M. [G] conteste l’estimation réalisée par l’Urssaf mais ne fournit à la cour aucun élément permettant de faire obstacle à l’application de l’évaluation forfaitaire de la rémunération, se contentant d’indiquer qu’il travaille seul au sein de sa société.
Ainsi, en l’absence de tout élément apporté par l’appelant sur ce point, le redressement forfaitaire opéré sera validé pour son montant au titre des cotisations dûes.
M. [G] sollicite en outre l’annulation des majorations de redressement complémentaire pour infraction de travail dissimulé et des majorations de retard ou à tout le moins d’en être relevé.
Cependant M. [G] ne démontre pas avoir rempli les conditions du II de l’article L. 243-7-7 susvisé, à savoir avoir réglé le montant du redressement contesté dans les trentes jours à compter de la notification de la mise en demeure ou avoir présenté dans ce même délai un plan d’échelonnement du paiement au directeur de l’URssaf qui l’aurait accepté, afin de pouvoir bénéficier d’une réduction des majorations de redressement complémentaires.
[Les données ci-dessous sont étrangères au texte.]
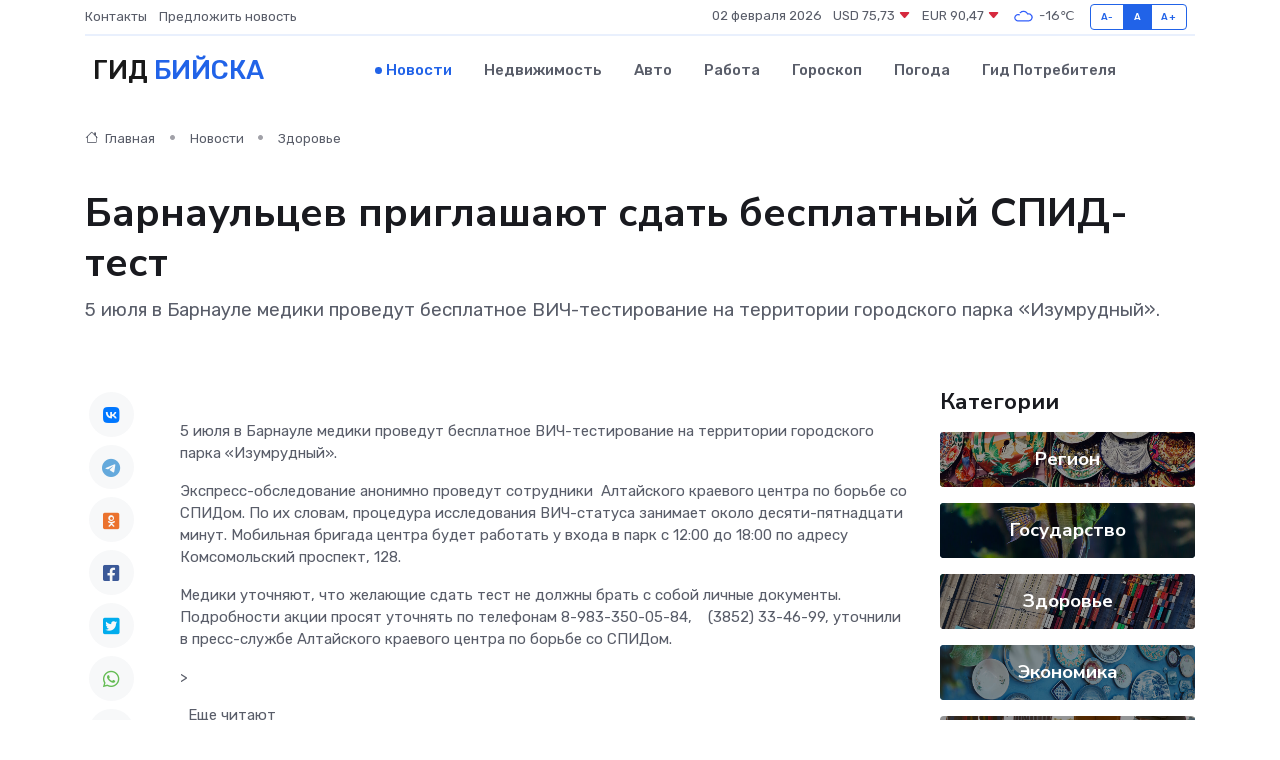

--- FILE ---
content_type: text/html; charset=utf-8
request_url: https://www.google.com/recaptcha/api2/aframe
body_size: 268
content:
<!DOCTYPE HTML><html><head><meta http-equiv="content-type" content="text/html; charset=UTF-8"></head><body><script nonce="fO6xruNKU8vZmEd1u0VcWA">/** Anti-fraud and anti-abuse applications only. See google.com/recaptcha */ try{var clients={'sodar':'https://pagead2.googlesyndication.com/pagead/sodar?'};window.addEventListener("message",function(a){try{if(a.source===window.parent){var b=JSON.parse(a.data);var c=clients[b['id']];if(c){var d=document.createElement('img');d.src=c+b['params']+'&rc='+(localStorage.getItem("rc::a")?sessionStorage.getItem("rc::b"):"");window.document.body.appendChild(d);sessionStorage.setItem("rc::e",parseInt(sessionStorage.getItem("rc::e")||0)+1);localStorage.setItem("rc::h",'1769994207954');}}}catch(b){}});window.parent.postMessage("_grecaptcha_ready", "*");}catch(b){}</script></body></html>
M. [G] ne démontre pas plus avoir rempli les conditions légales afin de pouvoir bénéficier d’une annulation des majorations de retard dues en application des articles R. 243-16 et
R243-18 du code de la sécurité sociale.
En conséquence, le redressement sera confirmé dans son entier montant de 42 481 euros dont 27 696 euros en cotisations, 11 078 en majorations de redressement complémentaires et 3 707 euros en majorations de retard.
Le jugement déféré qui a validé la mise en demeure n°52300746 en date du 5 avril 2018 pour son entier montant sera donc confirmé de ce chef.
Sur les frais du procès
Le jugement déféré qui condamne M. [G] au paiement des entiers dépens et à la somme de 1 000 euros au titre de l’article 700 du code de procédure civile sera confirmé de ces chefs.
M. [G], qui succombe, est tenu aux dépens d’appel.
Il est contraire à l’équité de laisser à l’Urssaf Aquitaine la charge des frais non répétibles qu’elle a engagés, restés à sa charge. M. [G] devra payer à l’Urssaf Aquitaine la somme de 1 500 euros par application des dispositions de l’article 700 du code de procédure civile.
PAR CES MOTIFS
La Cour,
CONFIRME le jugement déféré en toutes ses dispositions
Y ajoutant,
CONDAMNE Monsieur [X] [G] au paiement des dépens d’appel,
CONDAMNE Monsieur [X] [G] à payer à l’Urssaf Aquitaine la somme de 1 500 euros au titre de l’article 700 du code de procédure civile;
Signé par monsieur Eric Veyssière, président, et par madame Sylvaine Déchamps, greffière à laquelle la minute de la décision a été remise par le magistrat signataire.